Enhanced Coding Abilities: Demonstrates significant improvements in generating, reasoning about, and fixing code.
Comprehensive Foundation: Designed to support real-world applications like Code Agents, while maintaining strengths in mathematics and general competencies.
Causal Language Model: Utilizes a transformer architecture with RoPE, SwiGLU, RMSNorm, Attention QKV bias, and tied word embeddings.

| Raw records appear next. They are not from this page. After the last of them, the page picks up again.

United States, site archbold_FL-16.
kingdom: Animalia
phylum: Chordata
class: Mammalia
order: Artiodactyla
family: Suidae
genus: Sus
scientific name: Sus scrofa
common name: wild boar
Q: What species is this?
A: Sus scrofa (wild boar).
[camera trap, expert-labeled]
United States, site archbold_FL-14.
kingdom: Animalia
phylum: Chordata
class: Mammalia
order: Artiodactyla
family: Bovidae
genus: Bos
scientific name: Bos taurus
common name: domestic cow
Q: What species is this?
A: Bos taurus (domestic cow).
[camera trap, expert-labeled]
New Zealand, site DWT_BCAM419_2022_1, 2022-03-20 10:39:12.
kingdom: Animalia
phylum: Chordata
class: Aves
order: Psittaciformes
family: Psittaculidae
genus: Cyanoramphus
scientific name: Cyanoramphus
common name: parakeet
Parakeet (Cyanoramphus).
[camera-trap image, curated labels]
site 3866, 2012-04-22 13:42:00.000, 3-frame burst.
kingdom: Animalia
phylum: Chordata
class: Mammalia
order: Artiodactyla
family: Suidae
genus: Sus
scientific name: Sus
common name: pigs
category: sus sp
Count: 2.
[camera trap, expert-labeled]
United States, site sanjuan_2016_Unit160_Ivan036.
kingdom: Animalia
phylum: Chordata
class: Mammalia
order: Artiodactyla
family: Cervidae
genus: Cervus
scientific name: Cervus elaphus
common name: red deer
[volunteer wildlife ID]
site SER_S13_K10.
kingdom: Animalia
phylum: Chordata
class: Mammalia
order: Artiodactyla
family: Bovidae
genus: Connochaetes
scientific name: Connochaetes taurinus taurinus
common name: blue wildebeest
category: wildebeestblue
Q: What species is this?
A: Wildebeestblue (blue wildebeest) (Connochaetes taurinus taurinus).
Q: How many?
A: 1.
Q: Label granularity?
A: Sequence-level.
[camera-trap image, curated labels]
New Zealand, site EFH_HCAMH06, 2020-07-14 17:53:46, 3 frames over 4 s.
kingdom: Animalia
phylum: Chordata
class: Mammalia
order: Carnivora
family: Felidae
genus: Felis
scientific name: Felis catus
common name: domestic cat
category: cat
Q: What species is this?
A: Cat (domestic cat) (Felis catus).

Extended Context: Features a full context length of 32,768 tokens.

Intended Use

This 0.5B model is a pre-trained base language model. It is not recommended for direct conversational use. Instead, it serves as a strong foundation for further post-training, such as Supervised Fine-Tuning (SFT), Reinforcement Learning from Human Feedback (RLHF), or continued pretraining, to adapt it for specific coding tasks or fill-in-the-middle applications. For more detailed evaluation results and information, refer to the Qwen2.5-Coder blog and GitHub repository.